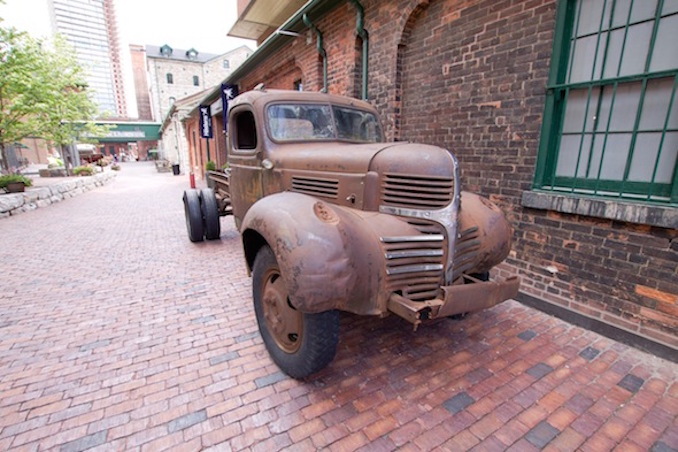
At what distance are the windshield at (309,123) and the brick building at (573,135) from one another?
156 centimetres

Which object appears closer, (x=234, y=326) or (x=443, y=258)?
(x=443, y=258)

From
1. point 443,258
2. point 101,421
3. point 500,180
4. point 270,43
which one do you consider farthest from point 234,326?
point 270,43

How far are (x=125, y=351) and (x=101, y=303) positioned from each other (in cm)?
115

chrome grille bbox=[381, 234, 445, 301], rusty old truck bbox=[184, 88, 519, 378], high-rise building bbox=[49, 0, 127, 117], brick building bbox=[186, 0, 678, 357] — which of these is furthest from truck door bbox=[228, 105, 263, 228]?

## [What you need to do]
Quote everything in the listing above exactly; pictures are the only thing to omit.

## [Output for this exercise]
At what distance are the windshield at (309,123) and the brick building at (573,135) from one another?
156 centimetres

Which object appears closer, (x=234, y=326) or (x=443, y=258)?
(x=443, y=258)

From
1. point 443,258
2. point 101,421
3. point 500,180
4. point 270,43
which one do you consider farthest from point 234,326?
point 270,43

How far are (x=125, y=351) and (x=101, y=303) positioned from each other (in cm)?
115

chrome grille bbox=[381, 234, 445, 301], rusty old truck bbox=[184, 88, 519, 378], high-rise building bbox=[49, 0, 127, 117], brick building bbox=[186, 0, 678, 357] — which of these is furthest from truck door bbox=[228, 105, 263, 228]?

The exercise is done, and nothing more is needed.